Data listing
_ _ _ _

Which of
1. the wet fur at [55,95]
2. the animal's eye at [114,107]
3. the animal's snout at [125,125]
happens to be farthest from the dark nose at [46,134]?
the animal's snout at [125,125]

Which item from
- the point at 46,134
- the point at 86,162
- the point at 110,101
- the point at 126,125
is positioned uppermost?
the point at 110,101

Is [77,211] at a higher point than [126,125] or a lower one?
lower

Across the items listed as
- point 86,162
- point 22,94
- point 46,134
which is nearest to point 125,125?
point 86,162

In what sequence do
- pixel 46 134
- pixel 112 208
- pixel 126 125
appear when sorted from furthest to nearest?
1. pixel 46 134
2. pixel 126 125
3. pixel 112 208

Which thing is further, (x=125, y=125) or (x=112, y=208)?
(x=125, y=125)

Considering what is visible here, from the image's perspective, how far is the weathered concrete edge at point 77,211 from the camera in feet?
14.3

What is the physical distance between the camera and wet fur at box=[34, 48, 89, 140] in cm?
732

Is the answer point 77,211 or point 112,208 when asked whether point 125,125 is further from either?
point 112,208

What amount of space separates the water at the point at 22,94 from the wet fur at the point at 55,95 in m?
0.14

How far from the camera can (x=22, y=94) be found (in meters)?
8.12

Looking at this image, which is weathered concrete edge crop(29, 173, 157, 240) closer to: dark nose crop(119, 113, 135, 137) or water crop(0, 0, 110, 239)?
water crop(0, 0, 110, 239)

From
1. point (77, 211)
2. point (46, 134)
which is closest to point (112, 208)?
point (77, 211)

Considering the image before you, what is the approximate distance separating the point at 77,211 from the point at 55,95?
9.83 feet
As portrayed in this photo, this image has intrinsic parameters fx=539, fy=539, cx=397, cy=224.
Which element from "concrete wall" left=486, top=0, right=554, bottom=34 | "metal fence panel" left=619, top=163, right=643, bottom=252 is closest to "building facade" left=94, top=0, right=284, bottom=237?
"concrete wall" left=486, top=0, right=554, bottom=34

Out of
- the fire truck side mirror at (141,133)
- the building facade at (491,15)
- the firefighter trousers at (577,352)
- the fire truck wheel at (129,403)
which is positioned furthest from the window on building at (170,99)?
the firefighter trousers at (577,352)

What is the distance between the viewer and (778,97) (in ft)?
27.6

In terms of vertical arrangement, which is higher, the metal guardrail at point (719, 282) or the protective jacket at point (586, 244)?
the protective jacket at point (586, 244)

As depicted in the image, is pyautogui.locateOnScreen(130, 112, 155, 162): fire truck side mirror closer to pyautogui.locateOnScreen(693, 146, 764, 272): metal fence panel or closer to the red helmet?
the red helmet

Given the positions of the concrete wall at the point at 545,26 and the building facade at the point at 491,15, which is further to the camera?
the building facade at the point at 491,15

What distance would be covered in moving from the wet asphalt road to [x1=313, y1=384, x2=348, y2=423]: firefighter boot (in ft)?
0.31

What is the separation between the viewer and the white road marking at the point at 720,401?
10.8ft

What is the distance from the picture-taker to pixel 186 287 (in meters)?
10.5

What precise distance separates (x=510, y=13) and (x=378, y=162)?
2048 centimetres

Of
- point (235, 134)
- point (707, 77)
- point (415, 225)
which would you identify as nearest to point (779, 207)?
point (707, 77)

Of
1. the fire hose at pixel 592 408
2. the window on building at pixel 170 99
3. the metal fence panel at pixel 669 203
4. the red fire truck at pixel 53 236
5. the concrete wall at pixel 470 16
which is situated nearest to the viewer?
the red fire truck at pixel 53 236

_ _ _ _

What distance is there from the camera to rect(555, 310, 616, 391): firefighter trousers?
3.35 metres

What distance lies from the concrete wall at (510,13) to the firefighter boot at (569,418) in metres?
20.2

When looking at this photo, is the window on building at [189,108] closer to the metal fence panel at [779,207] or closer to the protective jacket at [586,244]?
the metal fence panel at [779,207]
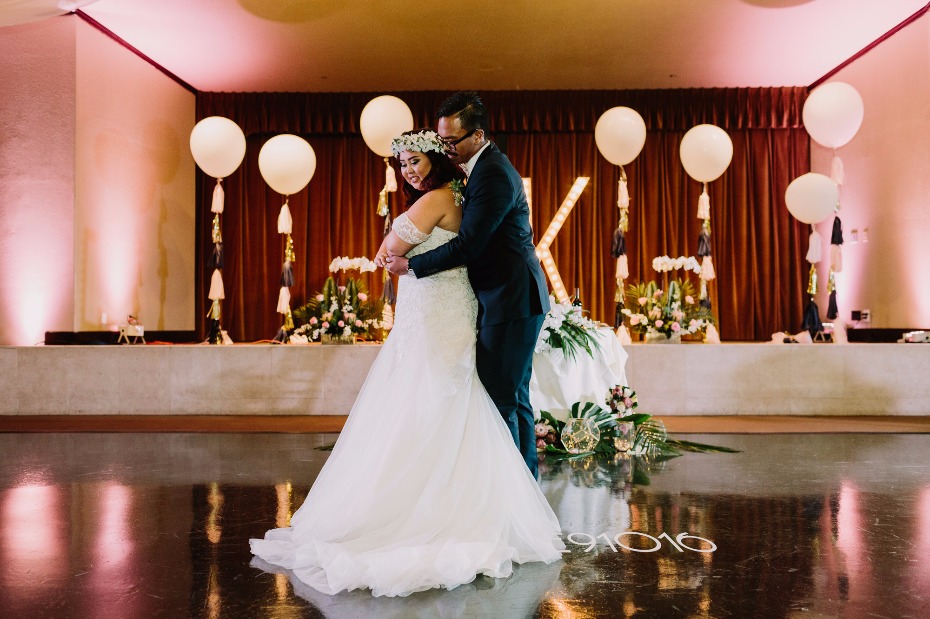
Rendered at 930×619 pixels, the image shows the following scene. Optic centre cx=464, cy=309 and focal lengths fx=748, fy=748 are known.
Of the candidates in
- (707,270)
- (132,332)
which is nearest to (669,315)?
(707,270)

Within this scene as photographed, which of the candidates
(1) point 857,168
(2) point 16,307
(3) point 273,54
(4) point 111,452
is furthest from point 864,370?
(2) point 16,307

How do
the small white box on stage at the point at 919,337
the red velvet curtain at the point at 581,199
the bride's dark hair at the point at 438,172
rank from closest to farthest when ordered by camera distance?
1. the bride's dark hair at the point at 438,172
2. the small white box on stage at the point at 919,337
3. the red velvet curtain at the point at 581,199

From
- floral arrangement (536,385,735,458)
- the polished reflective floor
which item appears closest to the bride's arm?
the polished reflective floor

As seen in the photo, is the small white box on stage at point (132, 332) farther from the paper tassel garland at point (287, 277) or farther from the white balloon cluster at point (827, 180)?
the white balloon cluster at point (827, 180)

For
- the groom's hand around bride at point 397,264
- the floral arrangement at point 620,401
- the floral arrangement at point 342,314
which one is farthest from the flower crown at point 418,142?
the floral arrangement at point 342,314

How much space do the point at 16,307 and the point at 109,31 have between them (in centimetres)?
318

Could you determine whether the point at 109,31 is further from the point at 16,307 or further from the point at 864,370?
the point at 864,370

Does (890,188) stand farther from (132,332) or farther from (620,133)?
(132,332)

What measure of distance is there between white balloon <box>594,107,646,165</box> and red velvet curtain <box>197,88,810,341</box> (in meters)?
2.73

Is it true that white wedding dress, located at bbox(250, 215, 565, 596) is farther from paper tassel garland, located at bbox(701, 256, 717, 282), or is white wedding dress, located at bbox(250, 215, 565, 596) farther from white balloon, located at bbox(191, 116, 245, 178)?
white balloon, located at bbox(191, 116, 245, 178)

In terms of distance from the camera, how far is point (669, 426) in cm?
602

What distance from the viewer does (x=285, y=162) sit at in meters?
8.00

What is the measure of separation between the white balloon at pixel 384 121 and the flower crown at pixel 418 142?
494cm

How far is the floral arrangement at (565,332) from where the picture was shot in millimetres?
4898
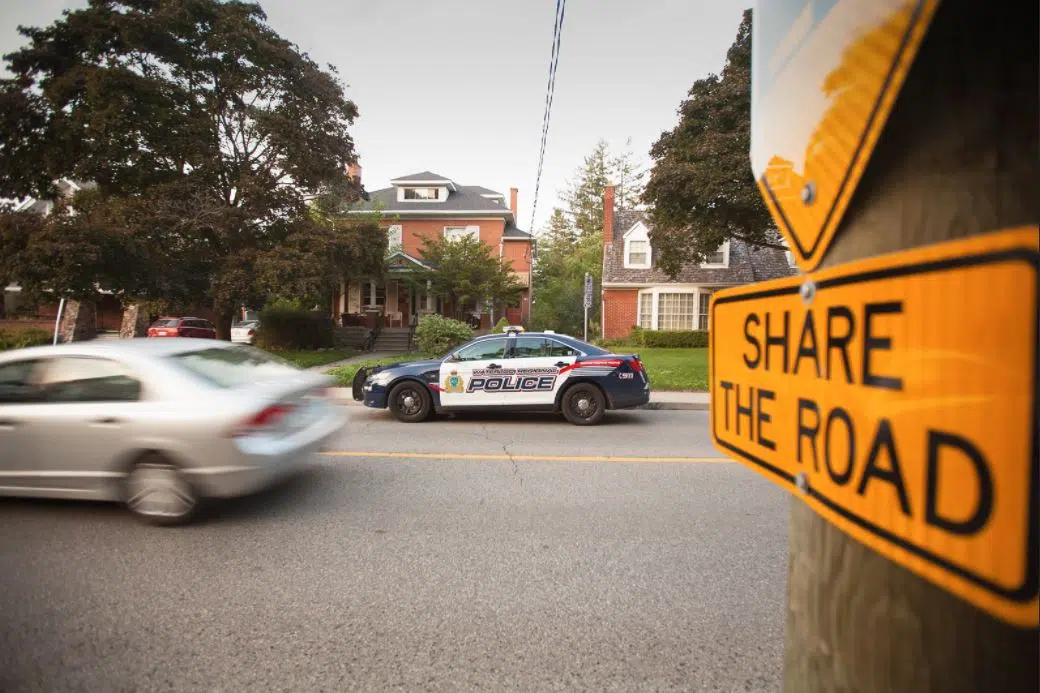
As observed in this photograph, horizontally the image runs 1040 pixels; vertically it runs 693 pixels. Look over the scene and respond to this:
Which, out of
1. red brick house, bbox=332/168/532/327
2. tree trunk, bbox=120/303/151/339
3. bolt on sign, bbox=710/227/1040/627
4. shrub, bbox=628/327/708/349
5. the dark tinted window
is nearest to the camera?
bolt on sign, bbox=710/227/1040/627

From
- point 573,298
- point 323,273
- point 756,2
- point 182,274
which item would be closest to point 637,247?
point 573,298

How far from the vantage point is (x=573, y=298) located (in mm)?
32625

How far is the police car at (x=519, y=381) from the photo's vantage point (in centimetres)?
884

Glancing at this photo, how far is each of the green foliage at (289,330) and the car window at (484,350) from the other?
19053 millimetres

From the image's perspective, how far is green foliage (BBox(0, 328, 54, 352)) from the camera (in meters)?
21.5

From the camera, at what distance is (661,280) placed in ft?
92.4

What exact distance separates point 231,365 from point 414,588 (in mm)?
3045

_ _ _ _

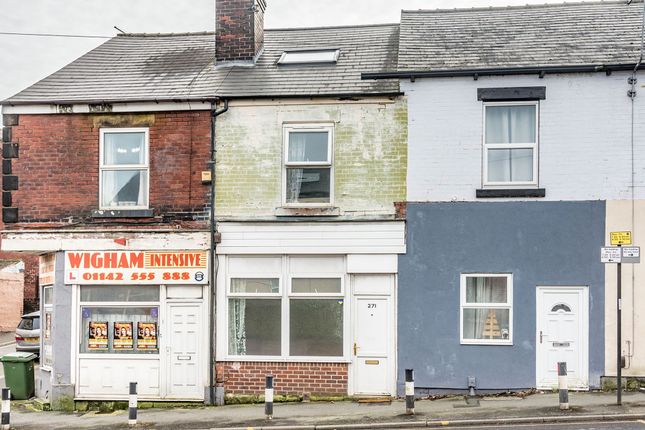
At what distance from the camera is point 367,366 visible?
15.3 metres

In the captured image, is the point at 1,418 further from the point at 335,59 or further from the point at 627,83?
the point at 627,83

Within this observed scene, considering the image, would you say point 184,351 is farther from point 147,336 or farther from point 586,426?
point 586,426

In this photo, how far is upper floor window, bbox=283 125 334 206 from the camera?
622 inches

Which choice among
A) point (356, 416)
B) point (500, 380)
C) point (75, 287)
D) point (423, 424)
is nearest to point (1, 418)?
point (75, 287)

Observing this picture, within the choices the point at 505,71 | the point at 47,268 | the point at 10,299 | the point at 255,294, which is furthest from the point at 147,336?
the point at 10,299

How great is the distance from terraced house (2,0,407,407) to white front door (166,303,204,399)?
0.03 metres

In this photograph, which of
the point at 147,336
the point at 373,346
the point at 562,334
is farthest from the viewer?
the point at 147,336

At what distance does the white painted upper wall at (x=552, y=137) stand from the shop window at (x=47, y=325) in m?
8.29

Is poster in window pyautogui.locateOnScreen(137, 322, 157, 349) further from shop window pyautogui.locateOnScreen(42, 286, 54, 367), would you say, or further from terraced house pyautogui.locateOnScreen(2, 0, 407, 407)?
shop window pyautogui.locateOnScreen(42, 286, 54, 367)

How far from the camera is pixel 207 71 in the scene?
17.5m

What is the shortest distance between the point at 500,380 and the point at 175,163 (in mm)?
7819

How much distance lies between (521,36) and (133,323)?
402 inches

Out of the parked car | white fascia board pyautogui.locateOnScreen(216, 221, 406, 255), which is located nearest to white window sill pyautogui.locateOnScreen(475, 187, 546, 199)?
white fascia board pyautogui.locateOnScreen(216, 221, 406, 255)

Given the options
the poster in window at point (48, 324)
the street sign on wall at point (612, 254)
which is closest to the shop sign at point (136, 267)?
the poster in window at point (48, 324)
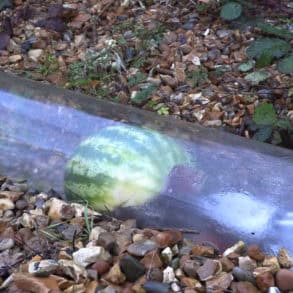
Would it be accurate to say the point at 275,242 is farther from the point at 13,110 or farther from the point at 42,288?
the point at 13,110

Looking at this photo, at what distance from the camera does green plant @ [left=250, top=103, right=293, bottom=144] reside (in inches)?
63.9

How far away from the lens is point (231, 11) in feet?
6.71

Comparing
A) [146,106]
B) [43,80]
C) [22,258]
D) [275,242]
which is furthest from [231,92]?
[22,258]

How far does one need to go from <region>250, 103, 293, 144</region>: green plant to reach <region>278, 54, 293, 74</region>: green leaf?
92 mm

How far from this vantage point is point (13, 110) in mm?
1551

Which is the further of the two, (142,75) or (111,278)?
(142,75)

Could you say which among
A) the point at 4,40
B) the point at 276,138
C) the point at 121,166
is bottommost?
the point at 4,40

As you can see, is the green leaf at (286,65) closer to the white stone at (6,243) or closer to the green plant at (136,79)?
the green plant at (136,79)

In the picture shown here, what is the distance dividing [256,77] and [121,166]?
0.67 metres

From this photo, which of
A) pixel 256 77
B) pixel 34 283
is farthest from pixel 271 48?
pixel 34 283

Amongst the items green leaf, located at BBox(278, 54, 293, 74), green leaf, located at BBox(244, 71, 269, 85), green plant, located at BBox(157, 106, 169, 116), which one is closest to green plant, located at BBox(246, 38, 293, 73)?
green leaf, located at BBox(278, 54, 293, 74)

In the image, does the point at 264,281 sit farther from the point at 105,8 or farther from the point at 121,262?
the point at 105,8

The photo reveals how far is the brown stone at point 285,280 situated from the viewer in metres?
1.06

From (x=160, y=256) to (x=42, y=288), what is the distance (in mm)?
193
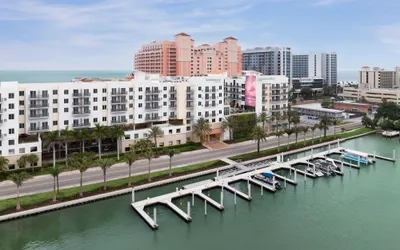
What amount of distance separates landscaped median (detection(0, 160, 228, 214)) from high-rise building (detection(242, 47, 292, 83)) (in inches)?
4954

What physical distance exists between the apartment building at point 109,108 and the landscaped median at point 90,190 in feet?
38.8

_ _ _ _

Exercise aim
Locate every line of the listing that contains the word "wall" and copy each one out. Case counts.

Reply
Which element from "concrete wall" left=486, top=0, right=554, bottom=34 | "metal fence panel" left=619, top=163, right=643, bottom=252 is closest to "building facade" left=94, top=0, right=284, bottom=237?
"concrete wall" left=486, top=0, right=554, bottom=34
Given the positions of the concrete wall at the point at 545,26 and the building facade at the point at 491,15, which is further to the camera?
5. the concrete wall at pixel 470 16
What distance lies from the concrete wall at (510,13) to the firefighter boot at (569,418) in metres?
At what distance does the white painted upper wall at (x=552, y=137) stand from the shop window at (x=47, y=325) in m?
the street sign on wall at point (612, 254)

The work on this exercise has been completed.